Sales from domestic Asian markets have become the top revenue stream for Yue Yuen Industrial (Holdings) Ltd, the world's largest athletic footwear maker, overtaking its exports to the US for the first time.

The company, which produces footwear for both Nike and Adidas, boosted its profit 23.4% to US$209.3m for the six months to 31 March, despite reporting adverse conditions in the manufacturing industry as a whole.

Turnover increased year-on-year by 21.8% to $2.3bn, which it attributed to ongoing consolidation in the footwear manufacturing industry and solid performance in its Greater China wholesale and retail operations.

Retail sales accounted for 16.0% of total Yue Yuen sales, compared to 10.7% last year.

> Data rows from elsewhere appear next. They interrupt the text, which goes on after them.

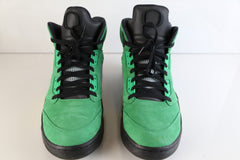 Nike Air Jordan Retro 5 Oregon Ducks Apple Green PE Sample size 14 (NO Codes)
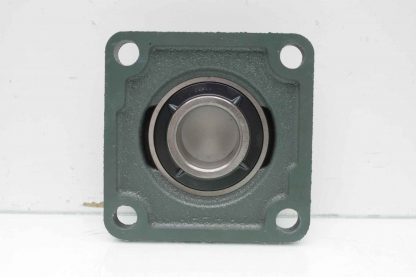 NTN F207 Pillow Block Bearing with UC207 35mm Bore New other see details 183779744801 5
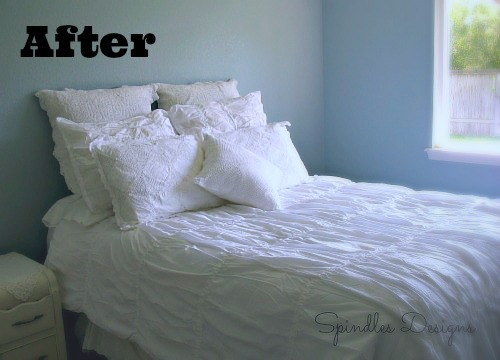 Phase 1 complete - paint and new comforter. www.spindlesdesigns.com #paintmasterbedroom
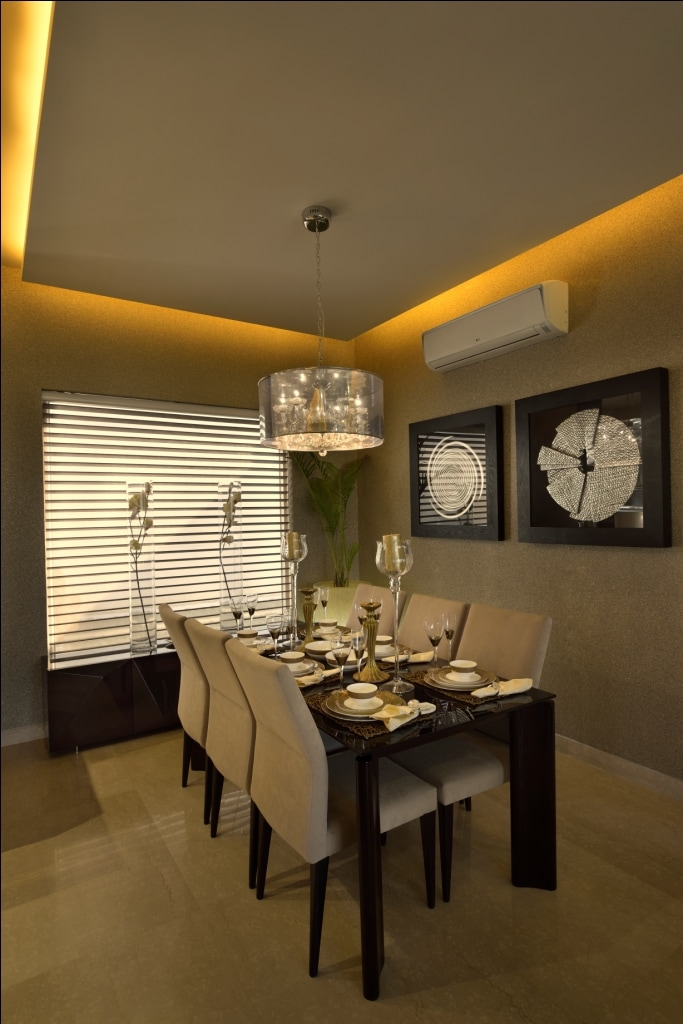 Fine Dine by shailendra m prasad  Dining-room Modern Modern | Interior Design Photos & Ideas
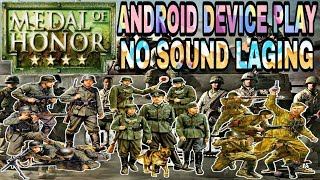 How To Play Medal of Honor - Heroes Psp Game Android Mobile Smooth Play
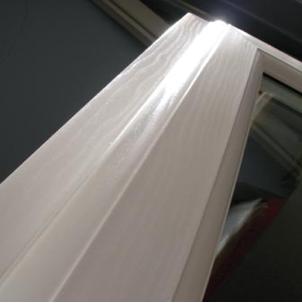 White Foil PVC windows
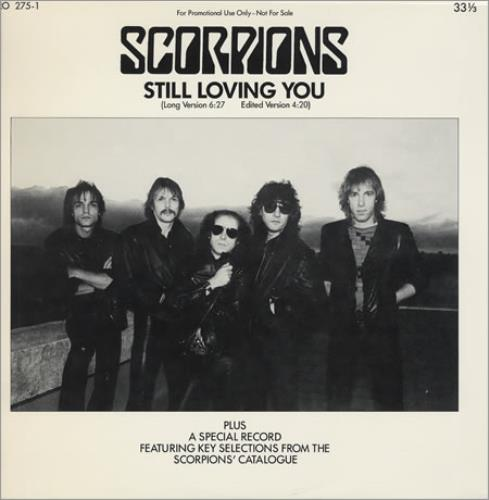 "The Scorpions Still Loving You 12"" + Sampler LP 2-LP vinyl record set (Double Album) US SCO2LST93109"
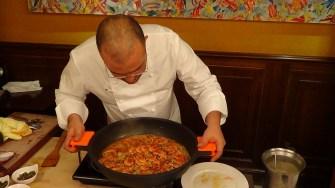 Incentivo Curso de Cocina (Arroz con Crustáceos)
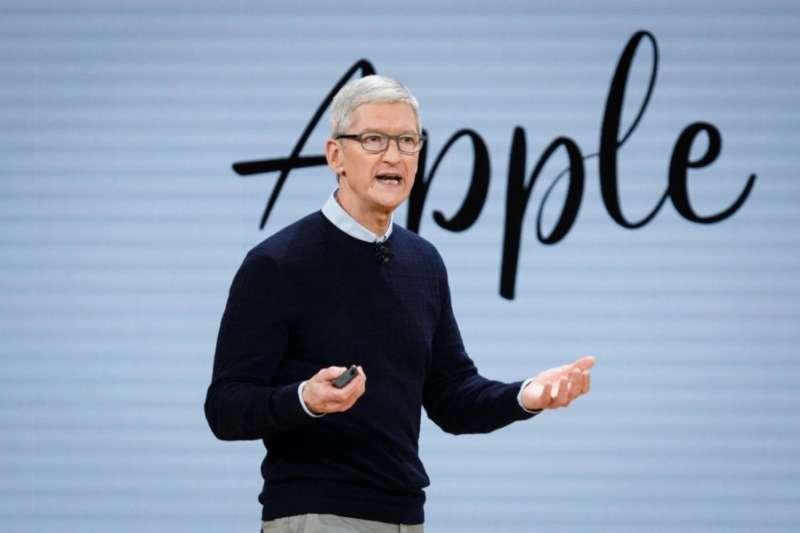 分析師郭明錤,本周發表了最新的預測,除了可能會有許久未更新的 iPad Mini ,延遲已久的無線充電版AirPower也可能亮相。(圖/shutterstock)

With the surge in retail sales, Asia has its largest market with turnover distribution among three major markets, the US, Europe and Asia, becoming more balanced.

By geographical market, Asia represented 37.8% of sales, overtaking the US which was responsible for 31.2% of revenues having been Yue Yuen's top performing market last year.

The total volume of shoes produced by the company rose by 15.1% year-on-year to 127.8m pairs and the group has added 32 new production lines over the last six months - bringing its total number of lines to 430 by the end of March 2008.

Yue Yuen said that sales from its wholesale and retail operations in Greater China accounted for about 16% of the group's total turnover for the interim period.

Sales jumped 81.5% year-on-year to $370.6m, mainly derived from its 1,694 directly operated retail stores/counters. In addition, the group's associated companies operated about 2,187 directly operated retail stores/counters.

By product category, athletic shoe sales jumped 21.1% to reach US$1.33bn, while casual shoes fell 1.6% and sports sandals fell 10.4%.

In the first two months of the third quarter the group's total turnover rose to $875.2m, an increase of 22.6 % year-on-year, the company said.

In its outlook Yue Yuen said that sales growth for the footwear and China retail operations should continue to benefit from consolidation in manufacturing activities and consumer spending in China.
 
Earlier this month the group, which has production bases in China, Vietnam and Indonesia, listed its Greater China wholesale and retail operations on the Hong Kong Stock Exchange under the name Pou Sheng International.
 
"The group continues to satisfy the needs of its brand name customers despite the challenging environment," said chairman Tsai Chi Neng.

"The wholesale and retail operations in the Greater China region under Pou Sheng should continue to be growing in the times ahead."